Fears of a war with Iraq, a sagging dollar, and weak economic data set the stage for Friday’s 111-point pullback. This drop in the market took the Dow back below its 50-day simple moving average as both the Dow Jones Industrial Average and NASDAQ recorded their lowest closes of 2003. For the week, the Dow lost 198 points and closed at 8586 (-2.25%). The NASDAQ, socked by poor earnings outlooks from several tech companies, lost 71 points (-4.91%) for the week and finished at 1376.
Microsoft, which beat fourth-quarter earnings estimates, declared it’s first-ever dividend, and announced a 2-for-1 stock split. Despite the positive factors in Microsoft’s earnings report, the weaker sales guidance created concern that 2003 may still be a sluggish year for corporate tech spending.
Early guidance given by several corporations indicate that last quarter’s earnings growth rate won’t be sustained in the early stages of 2003. Even as First Call’s fourth-quarter earnings estimates for companies in the S&P 500 index actually nudged up last week, analysts were slashing estimates for the first and second quarters. They now predict earnings growth of 11.3% for the first quarter year-over-year and 10.4% for the second, and the actual numbers are likely to be lower. Not bad growth, but the higher growth rate was already factored into the market, and now may need to be taken back a bit.
There’s little mystery as to why earnings growth is hitting a soft spot. Earnings tend to shadow gross domestic product, and economic growth slowed in the fourth quarter, prompting the Federal Reserve to slash interest rates in early November. Geopolitical risks continue to loom, holding back corporate spending. Companies face rising costs from insurance, pension liabilities (such as General Motors and Ford), higher energy costs, and restructuring charges. A meaningful jump in capital spending, which would propel tech and industrial earnings, isn’t expected until the second half of 2003.
THE COMPASS PORTFOLIOS
No changes to our model portfolios again this week. Each of the indexes we monitor are experiencing mildly deteriorating conditions, which means that each has given up a bit of the progress made during the first two weeks of 2003. Our disciplined approach in large part measures institutional support for the indexes we track, all of which currently show adequate support to warrant continued investment. However, if support begins to show stronger deterioration, we will take appropriate steps to reduce invested positions, protecting our clients’ assets from further weakness.

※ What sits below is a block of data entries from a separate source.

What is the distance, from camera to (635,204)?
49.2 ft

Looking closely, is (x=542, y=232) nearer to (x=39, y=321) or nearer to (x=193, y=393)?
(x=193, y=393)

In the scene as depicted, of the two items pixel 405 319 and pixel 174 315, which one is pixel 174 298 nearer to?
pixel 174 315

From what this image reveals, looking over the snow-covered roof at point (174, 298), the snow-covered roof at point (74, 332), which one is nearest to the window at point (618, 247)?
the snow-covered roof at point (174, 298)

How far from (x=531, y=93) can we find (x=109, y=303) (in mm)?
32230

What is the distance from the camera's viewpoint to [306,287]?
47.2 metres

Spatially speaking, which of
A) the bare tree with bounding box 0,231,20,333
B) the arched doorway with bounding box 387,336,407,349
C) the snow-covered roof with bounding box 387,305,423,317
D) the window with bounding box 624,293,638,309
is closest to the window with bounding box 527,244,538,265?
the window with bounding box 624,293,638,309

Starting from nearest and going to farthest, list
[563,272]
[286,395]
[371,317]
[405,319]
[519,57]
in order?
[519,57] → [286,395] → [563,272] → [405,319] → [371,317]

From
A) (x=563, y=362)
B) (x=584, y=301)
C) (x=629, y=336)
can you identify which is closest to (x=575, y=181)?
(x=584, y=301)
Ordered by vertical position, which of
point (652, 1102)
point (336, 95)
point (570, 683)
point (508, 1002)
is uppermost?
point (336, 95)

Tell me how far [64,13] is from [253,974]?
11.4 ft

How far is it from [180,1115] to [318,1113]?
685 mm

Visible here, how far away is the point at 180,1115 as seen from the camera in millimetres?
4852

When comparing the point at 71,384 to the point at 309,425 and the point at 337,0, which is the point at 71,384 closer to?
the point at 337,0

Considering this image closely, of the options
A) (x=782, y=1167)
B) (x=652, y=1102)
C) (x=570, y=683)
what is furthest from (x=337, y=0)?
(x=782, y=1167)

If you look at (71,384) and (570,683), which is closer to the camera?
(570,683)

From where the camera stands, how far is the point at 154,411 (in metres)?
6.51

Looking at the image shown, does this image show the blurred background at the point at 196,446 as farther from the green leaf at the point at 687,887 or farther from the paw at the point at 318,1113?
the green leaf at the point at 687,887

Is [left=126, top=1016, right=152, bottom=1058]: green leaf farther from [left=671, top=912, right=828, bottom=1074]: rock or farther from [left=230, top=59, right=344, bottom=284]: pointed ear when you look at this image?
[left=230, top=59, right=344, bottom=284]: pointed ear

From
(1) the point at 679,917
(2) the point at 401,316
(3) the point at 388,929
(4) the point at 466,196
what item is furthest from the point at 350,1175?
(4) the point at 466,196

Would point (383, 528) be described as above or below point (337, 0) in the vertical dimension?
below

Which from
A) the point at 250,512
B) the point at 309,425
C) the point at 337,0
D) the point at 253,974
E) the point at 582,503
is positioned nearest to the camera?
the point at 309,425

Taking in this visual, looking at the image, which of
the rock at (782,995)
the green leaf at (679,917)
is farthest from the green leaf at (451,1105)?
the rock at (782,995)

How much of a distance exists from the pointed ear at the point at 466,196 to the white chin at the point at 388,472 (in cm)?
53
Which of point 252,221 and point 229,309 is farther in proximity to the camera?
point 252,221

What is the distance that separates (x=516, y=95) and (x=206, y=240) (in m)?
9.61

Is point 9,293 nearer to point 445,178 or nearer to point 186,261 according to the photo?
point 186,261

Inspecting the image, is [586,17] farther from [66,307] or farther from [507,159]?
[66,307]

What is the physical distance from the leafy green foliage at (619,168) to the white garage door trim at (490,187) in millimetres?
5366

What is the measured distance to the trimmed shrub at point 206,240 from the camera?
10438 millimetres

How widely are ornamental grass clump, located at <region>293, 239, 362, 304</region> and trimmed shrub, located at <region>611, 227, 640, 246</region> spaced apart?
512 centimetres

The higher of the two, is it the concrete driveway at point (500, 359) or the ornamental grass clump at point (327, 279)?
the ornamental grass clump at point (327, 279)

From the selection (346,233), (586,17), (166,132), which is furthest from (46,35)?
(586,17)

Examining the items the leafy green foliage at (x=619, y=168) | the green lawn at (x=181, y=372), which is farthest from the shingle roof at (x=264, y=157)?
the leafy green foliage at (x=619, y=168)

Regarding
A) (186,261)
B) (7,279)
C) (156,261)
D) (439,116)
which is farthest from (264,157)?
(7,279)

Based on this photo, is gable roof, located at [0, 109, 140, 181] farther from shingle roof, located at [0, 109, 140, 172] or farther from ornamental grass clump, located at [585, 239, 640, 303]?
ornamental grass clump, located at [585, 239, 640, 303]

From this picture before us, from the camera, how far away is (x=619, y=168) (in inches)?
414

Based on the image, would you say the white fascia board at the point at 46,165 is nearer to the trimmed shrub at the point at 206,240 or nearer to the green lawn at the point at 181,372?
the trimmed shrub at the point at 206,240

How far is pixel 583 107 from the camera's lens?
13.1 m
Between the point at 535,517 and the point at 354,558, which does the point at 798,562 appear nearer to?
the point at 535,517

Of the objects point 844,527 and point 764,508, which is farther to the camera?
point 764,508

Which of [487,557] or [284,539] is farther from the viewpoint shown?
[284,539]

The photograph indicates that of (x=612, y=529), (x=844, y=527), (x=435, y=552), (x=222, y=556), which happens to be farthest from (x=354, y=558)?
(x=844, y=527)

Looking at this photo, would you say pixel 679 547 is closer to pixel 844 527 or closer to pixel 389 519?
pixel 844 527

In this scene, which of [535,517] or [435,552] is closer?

New U.S. claims for unemployment benefits unexpectedly fell to their lowest level since November in the week ended Jan. 11, the Labor Department said Thursday. Claims dipped by 32,000 to a seasonally adjusted 360,000 in the week, down from a revised 392,000 in the prior week. The level was much lower than Wall Street economists had been expecting but a Labor analyst warned that adjustments intended to deal with seasonal fluctuations in claims may have had a downward impact on the numbers.
Separately, the government said the Consumer Price Index for December rose 0.1%, a bit weaker than the increase of 0.2% many economists had expected. The index posted a 0.1% rise in November. Excluding food and energy, consumer prices rose 0.1%, in-line with analyst expectations.
U.S. industrial output fell in December, the Federal Reserve said Friday, surprising economists who expected a modest gain. Industrial production fell 0.2 percent last month after rising 0.1% in November, according to the Fed, which also said factories, mines and utilities ran at 75.4% of capacity in the month, compared with 75.6% in November. Economists, on average, expected production to rise 0.2% and capacity use of 75.7%, according to Briefing.com.